# Aim
Gather each line in the material below that contains the word "centimetres". Letter case must match.

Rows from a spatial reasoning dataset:
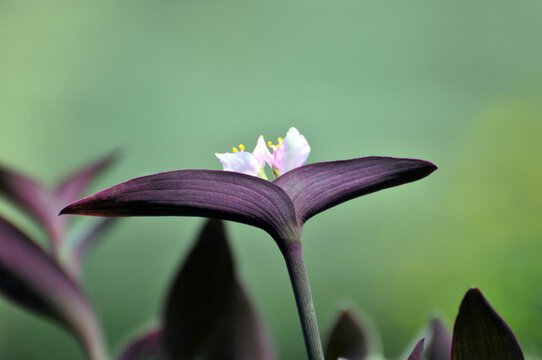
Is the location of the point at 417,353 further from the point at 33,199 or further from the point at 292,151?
the point at 33,199

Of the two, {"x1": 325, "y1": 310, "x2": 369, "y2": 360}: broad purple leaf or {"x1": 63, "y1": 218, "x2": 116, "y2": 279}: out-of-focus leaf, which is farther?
{"x1": 63, "y1": 218, "x2": 116, "y2": 279}: out-of-focus leaf

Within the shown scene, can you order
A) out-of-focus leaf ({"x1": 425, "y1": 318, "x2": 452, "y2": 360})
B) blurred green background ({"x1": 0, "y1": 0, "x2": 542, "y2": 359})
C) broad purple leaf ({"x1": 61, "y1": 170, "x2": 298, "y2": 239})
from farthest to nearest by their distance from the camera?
blurred green background ({"x1": 0, "y1": 0, "x2": 542, "y2": 359}) → out-of-focus leaf ({"x1": 425, "y1": 318, "x2": 452, "y2": 360}) → broad purple leaf ({"x1": 61, "y1": 170, "x2": 298, "y2": 239})

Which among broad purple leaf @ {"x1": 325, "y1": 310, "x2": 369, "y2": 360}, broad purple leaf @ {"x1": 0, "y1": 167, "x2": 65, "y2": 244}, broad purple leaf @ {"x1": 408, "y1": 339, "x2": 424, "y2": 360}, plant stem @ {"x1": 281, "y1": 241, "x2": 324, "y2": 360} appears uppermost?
broad purple leaf @ {"x1": 0, "y1": 167, "x2": 65, "y2": 244}

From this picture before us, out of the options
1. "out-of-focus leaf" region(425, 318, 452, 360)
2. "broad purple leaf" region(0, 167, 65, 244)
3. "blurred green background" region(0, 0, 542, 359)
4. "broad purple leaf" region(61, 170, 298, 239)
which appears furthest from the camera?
"blurred green background" region(0, 0, 542, 359)

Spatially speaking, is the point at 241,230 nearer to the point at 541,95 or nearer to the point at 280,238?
the point at 541,95

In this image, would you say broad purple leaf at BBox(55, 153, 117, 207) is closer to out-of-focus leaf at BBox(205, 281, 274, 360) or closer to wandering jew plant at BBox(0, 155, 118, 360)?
wandering jew plant at BBox(0, 155, 118, 360)

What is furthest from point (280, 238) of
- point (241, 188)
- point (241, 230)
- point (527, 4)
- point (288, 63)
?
A: point (527, 4)

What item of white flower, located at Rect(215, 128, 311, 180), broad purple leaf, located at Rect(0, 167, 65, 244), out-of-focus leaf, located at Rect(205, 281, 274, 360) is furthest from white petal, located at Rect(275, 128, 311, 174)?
broad purple leaf, located at Rect(0, 167, 65, 244)
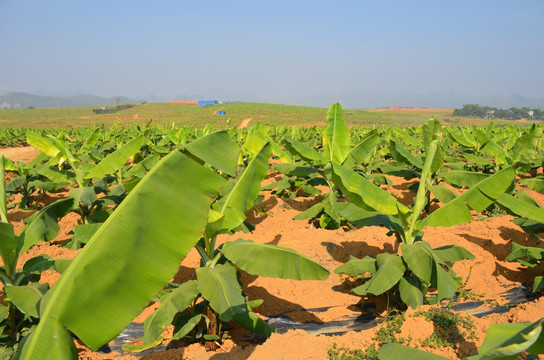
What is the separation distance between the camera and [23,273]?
3107 millimetres

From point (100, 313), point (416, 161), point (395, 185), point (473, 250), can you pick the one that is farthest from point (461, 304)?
point (395, 185)

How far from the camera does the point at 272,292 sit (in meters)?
4.41

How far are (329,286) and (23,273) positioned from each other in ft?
11.5

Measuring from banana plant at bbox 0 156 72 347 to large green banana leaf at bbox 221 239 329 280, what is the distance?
66.0 inches

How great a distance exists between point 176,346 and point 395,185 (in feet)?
27.1

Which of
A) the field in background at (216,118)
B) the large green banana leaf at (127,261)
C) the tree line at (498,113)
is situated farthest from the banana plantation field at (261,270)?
the tree line at (498,113)

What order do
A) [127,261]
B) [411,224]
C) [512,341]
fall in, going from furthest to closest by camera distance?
[411,224]
[127,261]
[512,341]

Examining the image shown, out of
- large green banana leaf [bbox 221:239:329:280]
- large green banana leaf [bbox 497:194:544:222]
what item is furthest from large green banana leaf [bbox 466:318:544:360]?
large green banana leaf [bbox 497:194:544:222]

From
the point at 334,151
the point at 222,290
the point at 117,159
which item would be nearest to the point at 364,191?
the point at 222,290

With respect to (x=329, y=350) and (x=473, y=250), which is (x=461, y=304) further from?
(x=329, y=350)

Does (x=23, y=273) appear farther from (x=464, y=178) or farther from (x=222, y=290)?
(x=464, y=178)

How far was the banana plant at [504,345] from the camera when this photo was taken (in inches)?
42.3

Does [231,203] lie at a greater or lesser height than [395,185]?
greater

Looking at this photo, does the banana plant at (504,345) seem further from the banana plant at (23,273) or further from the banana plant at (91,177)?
the banana plant at (91,177)
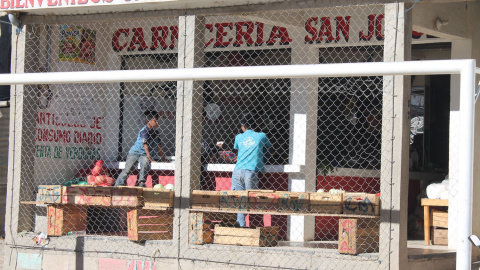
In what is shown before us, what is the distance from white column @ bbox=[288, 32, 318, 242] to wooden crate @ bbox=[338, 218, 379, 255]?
2.19 m

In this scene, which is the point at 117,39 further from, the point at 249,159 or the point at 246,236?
the point at 246,236

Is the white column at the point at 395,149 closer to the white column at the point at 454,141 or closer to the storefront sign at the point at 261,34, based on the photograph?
the white column at the point at 454,141

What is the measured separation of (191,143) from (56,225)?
229 centimetres

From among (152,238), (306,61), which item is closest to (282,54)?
(306,61)

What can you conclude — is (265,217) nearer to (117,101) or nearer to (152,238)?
(152,238)

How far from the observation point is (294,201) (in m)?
8.20

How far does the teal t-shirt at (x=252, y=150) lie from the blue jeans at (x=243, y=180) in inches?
2.9

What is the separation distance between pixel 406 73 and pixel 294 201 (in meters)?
2.95

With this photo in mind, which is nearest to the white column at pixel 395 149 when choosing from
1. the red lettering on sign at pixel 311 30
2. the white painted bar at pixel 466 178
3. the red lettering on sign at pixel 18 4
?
the white painted bar at pixel 466 178

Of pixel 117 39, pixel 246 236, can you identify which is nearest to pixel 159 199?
pixel 246 236

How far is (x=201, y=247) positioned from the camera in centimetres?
848

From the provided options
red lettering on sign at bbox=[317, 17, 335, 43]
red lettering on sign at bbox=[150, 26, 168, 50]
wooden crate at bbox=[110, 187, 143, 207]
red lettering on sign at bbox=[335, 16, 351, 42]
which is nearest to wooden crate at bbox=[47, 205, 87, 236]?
wooden crate at bbox=[110, 187, 143, 207]

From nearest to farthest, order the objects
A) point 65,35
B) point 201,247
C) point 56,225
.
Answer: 1. point 201,247
2. point 56,225
3. point 65,35

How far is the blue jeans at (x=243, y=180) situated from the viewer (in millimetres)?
9742
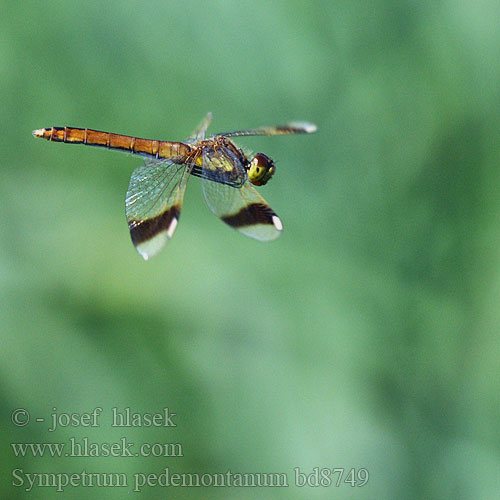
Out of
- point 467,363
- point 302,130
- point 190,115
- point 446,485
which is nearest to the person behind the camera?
point 302,130

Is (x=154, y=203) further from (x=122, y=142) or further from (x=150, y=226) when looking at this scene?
(x=122, y=142)

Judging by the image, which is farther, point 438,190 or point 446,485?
point 438,190

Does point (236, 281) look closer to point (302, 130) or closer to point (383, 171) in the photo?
point (383, 171)

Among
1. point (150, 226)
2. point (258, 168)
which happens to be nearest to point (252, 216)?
point (258, 168)

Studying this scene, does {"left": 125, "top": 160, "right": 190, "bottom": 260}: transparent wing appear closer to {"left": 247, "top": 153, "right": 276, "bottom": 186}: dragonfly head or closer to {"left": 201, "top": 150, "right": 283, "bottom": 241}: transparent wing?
{"left": 201, "top": 150, "right": 283, "bottom": 241}: transparent wing

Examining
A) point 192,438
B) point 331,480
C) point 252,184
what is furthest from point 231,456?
point 252,184

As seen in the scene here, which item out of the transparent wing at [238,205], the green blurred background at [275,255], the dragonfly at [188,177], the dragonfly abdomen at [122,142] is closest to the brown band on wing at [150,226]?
the dragonfly at [188,177]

# Answer below
229 centimetres
How far is (x=201, y=247) positioned from the camera in centimetres?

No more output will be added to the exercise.